主旋律に流れるギターの音に合わせ、まずは神楽が一歩前へ出て歌い始める。その後ろでジュディスが、軽やかに見せながらも表情や仕種を垣間見せる形で踊る。
ジュディスが歌う時はその逆を。時折入るコーラスに乗せ、キーボードが少し低めのメロディを追う。
やがてサビに入ると、二人は前に出て左右が入れ替わるように動くと、対称的な振り付けを見せていく。そのまま神楽が高音部、ジュディスが低音部によるハーモニーを歌い上げた。
それから二番に入ると、今度は歌い手が逆となり、その合間にコーラスが入る。
サビの部分の振りは一番と異なり、最後の部分をゆっくりと背中合わせで距離を取るように別れて歩いた。
そのまま最後の箇所に差し掛かると、曲調は少しずつスローテンポになり、また音も抑え目にして声を強調する形に変化した。
やがてジュディスのハミングが終わると、最後のサビでテンポはそのままで音だけが元へと戻る。
そして、最後のフレーズに差し掛かった時、ゆっくりと落ちていく音とともに二人の動きも次第に緩やかになり、左右対称に片手を伸ばしたまま、軽く握りながら胸の前へと持ってくる。
浮かべた表情は少し切なげで、見ている者の胸を締め付ける印象だ。
そして――一切の音が消えた。
●結果発表
スタジオ内に並んだ八人は、誰もが固い表情だった。
彼女達の顔を一人一人眺める渉の表情も、いつも以上に無表情なものだった、と後にスタッフは語る。

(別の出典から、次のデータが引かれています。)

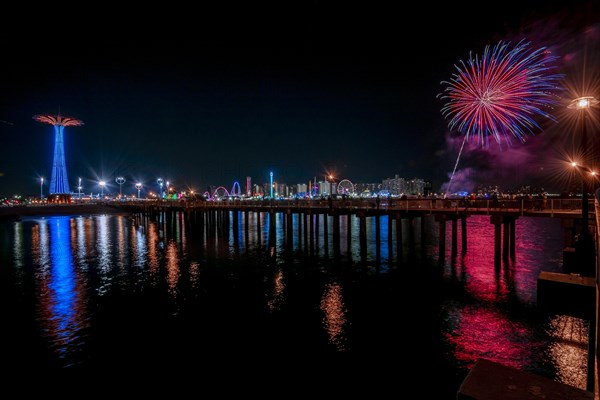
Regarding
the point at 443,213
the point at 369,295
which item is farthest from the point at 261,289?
the point at 443,213

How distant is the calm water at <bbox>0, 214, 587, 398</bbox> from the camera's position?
1181 cm

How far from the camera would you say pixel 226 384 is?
11047 mm

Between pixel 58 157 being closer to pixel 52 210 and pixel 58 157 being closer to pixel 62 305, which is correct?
pixel 52 210

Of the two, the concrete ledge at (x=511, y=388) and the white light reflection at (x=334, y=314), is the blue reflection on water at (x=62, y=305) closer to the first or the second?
the white light reflection at (x=334, y=314)

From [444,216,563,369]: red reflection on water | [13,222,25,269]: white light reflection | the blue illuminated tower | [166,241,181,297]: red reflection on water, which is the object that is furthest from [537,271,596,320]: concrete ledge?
the blue illuminated tower

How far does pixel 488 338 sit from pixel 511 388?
10698 mm

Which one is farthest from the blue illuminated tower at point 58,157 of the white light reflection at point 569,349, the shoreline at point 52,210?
the white light reflection at point 569,349

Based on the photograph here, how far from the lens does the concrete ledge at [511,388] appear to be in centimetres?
428

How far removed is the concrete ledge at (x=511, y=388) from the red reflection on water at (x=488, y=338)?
8.20 m

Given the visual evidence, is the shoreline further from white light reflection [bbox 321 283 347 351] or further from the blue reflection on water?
white light reflection [bbox 321 283 347 351]

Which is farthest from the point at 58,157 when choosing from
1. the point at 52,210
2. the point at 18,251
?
the point at 18,251

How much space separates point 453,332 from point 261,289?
11.0m

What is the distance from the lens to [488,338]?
44.8 ft

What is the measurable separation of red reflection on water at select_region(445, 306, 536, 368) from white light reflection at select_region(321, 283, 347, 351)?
4.09 m
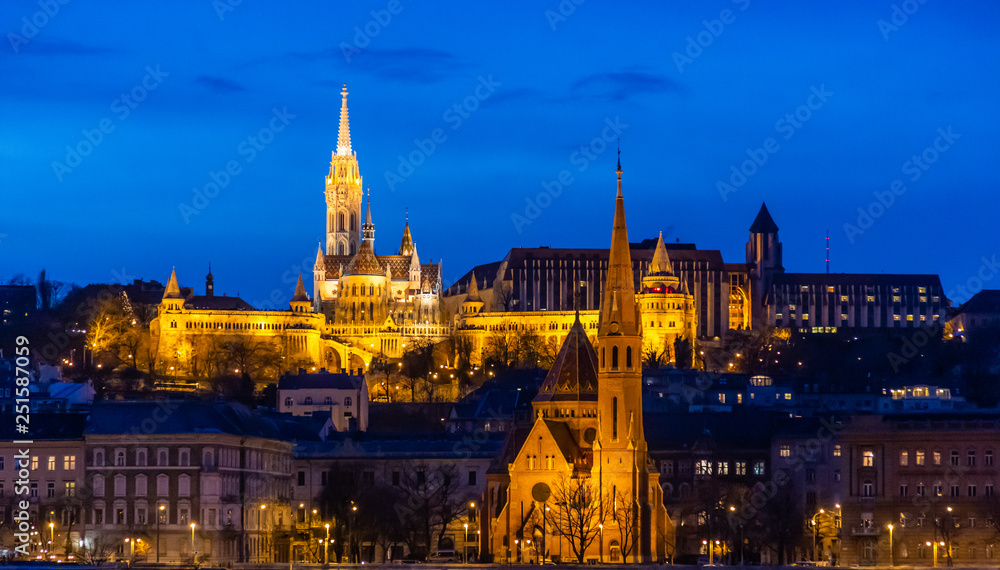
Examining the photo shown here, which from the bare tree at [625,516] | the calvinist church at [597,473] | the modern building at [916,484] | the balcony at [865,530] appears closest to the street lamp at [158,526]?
the calvinist church at [597,473]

そんな緊迫した空気が張り詰める中、ふっと彼の口元が僅かに緩む。
え? と誰もが思った、その時。
「それでは、不合格の者を発表する」
凛とした低い声。一気に緊張が高まる。
そして。
「――不合格者は、ゼロだ」
「‥‥え?」
思わず零れた声は、八人全員の心境。誰もがきょとんとした顔で互いを見る。
「聞こえなかったのか? 不合格者はゼロ、つまり――全員合格だ。どうやらこちらの予想以上に全員が協力し合う努力を怠らなかったようだからな。だから不合格者は無しだ!」
ニヤリ、と意地悪い笑みを渉が浮かべる。
その時になってようやく言われた事の意味を理解し、湧き上がる喜びから思わず歓声が飛び交った。
が、それを遮るような、再び渉の声。
「喜ぶのはまだ早いぞ。これからすぐレコーディングに入るぞ。既にデビューの日程は決まっているんだ。その日には、野外ステージを借りてのデビューライブが控えているからな。あまり日数はないんだ、モタモタしてる暇はないぞ!」
「あ、あの! デビューの日程って?」
イキナリの展開に思わずどもる神楽に、渉は再びニヤリと笑みを浮かべる。